I thought this would be an easy task, but since I am new to PDI, I could not find out so far which transform to choose to accomplish the following:

I am using Pentaho Data Integration (former Kettle), Community Edition, to map/copy values from one table ('tasksA') of one database 'A' to another table 'tasksB' in another database B. tasksA has a column 'description' and I want to copy these values to the column 'taskName' in 'tasksB'. Furthermore, I have to copy each value of 'description' several times, since in 'tasksB', there are multiple lines for each value in 'taskName'.

Maybe this would be possible by direct SQL, but I wanted to try whether I can define this more readable with PDI, especially because in the next step I will have to extend it to other tables involved.

So I have to tell which value of 'description' has to be mapped onto which value of 'taskName' and that in every tuple containing this value (well, sounds like a WHERE clause...) in the column 'taskName' it should be replaced.
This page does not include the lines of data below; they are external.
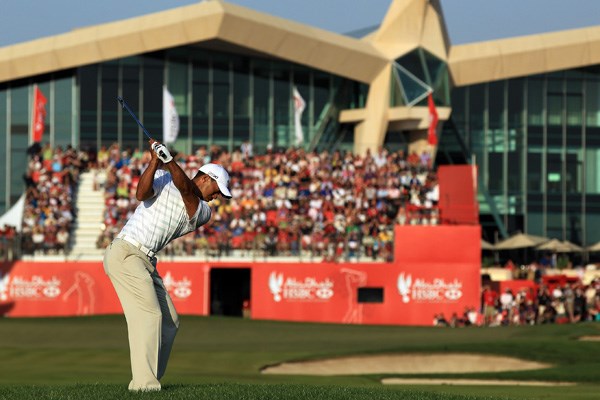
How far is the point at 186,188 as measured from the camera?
38.7 ft

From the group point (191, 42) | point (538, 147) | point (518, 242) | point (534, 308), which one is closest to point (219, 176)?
point (534, 308)

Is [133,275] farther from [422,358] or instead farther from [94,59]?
[94,59]

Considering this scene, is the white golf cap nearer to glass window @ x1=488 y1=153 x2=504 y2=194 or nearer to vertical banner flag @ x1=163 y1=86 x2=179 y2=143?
vertical banner flag @ x1=163 y1=86 x2=179 y2=143

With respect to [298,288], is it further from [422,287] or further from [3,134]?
[3,134]

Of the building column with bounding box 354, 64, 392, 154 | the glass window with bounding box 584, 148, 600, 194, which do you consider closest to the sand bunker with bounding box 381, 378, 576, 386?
the building column with bounding box 354, 64, 392, 154

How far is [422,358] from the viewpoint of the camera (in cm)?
2736

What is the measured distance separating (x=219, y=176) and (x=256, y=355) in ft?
56.0

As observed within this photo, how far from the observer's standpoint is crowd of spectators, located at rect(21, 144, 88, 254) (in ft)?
142

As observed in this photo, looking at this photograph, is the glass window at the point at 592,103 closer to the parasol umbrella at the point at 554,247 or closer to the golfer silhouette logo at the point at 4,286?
the parasol umbrella at the point at 554,247

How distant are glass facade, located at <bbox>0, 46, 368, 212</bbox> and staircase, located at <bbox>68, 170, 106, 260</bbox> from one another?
4300 millimetres

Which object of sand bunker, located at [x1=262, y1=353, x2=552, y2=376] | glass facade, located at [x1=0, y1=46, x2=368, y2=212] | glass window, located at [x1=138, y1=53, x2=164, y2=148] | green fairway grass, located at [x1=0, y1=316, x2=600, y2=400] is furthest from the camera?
glass window, located at [x1=138, y1=53, x2=164, y2=148]

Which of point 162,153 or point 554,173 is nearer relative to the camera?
point 162,153

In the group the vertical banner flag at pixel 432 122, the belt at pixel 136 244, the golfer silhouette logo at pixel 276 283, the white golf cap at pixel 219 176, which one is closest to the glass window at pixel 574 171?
the vertical banner flag at pixel 432 122

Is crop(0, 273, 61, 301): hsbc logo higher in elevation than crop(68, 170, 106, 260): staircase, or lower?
lower
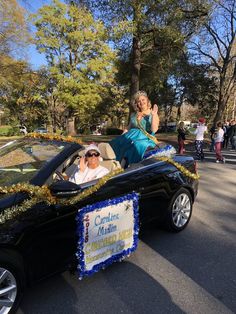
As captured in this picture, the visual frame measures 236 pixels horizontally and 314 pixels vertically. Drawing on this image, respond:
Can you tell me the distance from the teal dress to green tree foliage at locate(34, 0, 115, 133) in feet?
94.2

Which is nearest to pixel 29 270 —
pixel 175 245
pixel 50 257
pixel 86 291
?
pixel 50 257

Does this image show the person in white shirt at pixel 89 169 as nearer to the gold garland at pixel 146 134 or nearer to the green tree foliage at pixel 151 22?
the gold garland at pixel 146 134

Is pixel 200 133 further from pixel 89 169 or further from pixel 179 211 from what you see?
pixel 89 169

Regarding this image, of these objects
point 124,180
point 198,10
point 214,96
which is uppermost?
point 198,10

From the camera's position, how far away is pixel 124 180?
3777 mm

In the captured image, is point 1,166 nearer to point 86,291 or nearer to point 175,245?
point 86,291

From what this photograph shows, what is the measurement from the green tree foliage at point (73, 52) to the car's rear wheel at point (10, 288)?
102 feet

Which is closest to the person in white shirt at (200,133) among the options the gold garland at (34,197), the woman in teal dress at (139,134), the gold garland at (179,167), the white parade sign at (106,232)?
the woman in teal dress at (139,134)

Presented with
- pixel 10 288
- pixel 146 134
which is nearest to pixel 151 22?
pixel 146 134

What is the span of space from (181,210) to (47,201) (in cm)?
243

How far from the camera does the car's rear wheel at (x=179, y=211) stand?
464cm

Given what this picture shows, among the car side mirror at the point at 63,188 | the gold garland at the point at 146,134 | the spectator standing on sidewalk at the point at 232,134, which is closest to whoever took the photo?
the car side mirror at the point at 63,188

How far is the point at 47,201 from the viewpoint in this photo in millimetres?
3004

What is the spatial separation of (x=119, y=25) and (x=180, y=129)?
4965 mm
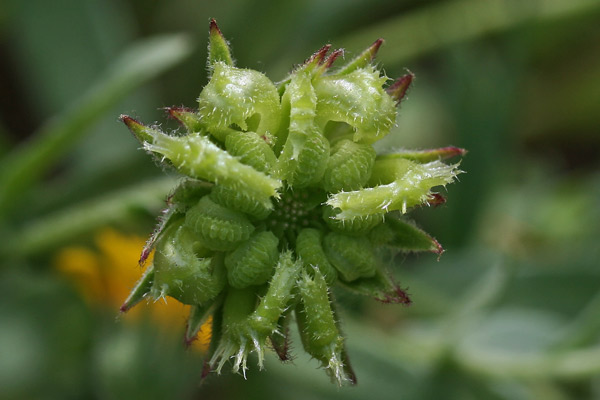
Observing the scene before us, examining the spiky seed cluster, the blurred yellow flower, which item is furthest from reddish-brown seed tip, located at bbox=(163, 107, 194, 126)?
the blurred yellow flower

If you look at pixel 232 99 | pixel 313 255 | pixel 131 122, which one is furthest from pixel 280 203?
pixel 131 122

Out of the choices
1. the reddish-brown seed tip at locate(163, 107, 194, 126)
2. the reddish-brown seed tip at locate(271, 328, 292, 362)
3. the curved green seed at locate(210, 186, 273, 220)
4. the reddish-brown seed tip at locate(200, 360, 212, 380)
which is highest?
the reddish-brown seed tip at locate(163, 107, 194, 126)

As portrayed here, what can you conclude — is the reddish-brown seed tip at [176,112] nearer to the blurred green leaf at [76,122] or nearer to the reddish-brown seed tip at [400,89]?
the reddish-brown seed tip at [400,89]

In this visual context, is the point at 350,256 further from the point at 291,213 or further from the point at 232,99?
the point at 232,99

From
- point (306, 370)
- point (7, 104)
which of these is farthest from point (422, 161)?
point (7, 104)

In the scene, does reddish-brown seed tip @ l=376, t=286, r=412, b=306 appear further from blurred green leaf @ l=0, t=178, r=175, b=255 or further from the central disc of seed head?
blurred green leaf @ l=0, t=178, r=175, b=255

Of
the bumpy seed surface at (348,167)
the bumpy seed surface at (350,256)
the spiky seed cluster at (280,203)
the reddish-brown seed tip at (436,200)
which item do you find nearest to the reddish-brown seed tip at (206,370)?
the spiky seed cluster at (280,203)
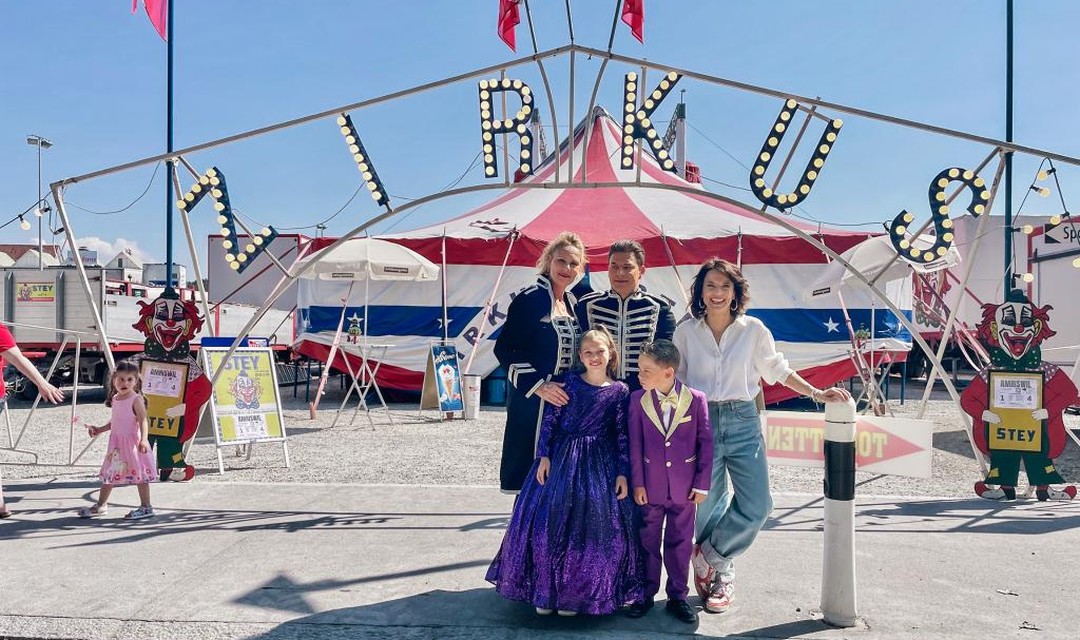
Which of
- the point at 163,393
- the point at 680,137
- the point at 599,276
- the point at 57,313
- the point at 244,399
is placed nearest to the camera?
the point at 163,393

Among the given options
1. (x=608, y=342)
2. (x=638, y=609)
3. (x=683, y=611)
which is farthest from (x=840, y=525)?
(x=608, y=342)

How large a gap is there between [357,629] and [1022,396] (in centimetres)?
538

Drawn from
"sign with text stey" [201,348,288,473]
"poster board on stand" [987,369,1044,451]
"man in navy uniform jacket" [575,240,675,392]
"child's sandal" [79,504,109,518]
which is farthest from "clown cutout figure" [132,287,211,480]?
"poster board on stand" [987,369,1044,451]

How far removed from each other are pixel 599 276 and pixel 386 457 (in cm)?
619

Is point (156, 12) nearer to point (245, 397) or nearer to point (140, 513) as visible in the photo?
point (245, 397)

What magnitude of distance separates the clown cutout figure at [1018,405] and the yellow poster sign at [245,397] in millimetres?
6138

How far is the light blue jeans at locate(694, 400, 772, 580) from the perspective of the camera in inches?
137

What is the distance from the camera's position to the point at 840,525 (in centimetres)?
336

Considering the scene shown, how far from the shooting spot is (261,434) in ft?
23.2

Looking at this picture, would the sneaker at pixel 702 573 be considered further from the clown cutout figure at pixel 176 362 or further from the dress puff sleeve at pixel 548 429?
the clown cutout figure at pixel 176 362

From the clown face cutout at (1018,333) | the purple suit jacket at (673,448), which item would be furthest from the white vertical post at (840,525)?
the clown face cutout at (1018,333)

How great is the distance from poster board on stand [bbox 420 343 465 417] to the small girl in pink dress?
5.75 meters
My first experiments with the 'Table input' and 'Table output' steps did not work when I simply drew a hop between them and modifying the 'database fields' tab of the 'Table output' step, which generated 'drop column' statements in the resulting SQL which is not what I want. I don't want to modify the schema, just copy the values.

Would be great if someone could point me to the right steps/transforms needed, I worked through the first examples from the Pentaho Wiki and have got the 'Pentaho Kettle Solutions' book of Casters et al. but could find out how to do solve this. Many thanks in advance for any help.

2

2 Answers

0
votes

If I got this right, you should use the Table Input connected to a "Insert/Update" step.

On the Insert/Update step you need to inform the keys from tasksA where should be looked up on tasksB. Then define which fields on tasksB should be updated: description (as stream field) -> taskName (as the table field).

Keep in mind that if this key is not found, a row will be inserted on tasksB. If it is not what you plan, you'll need to build something like: Table Input -> Database Lookup -> Filter Rows -> Insert/Update

0
votes

@RFVoltolini has a good answer. Alternatively you could go

Table Input -> Update

And connect the error output to something else like a Text file output.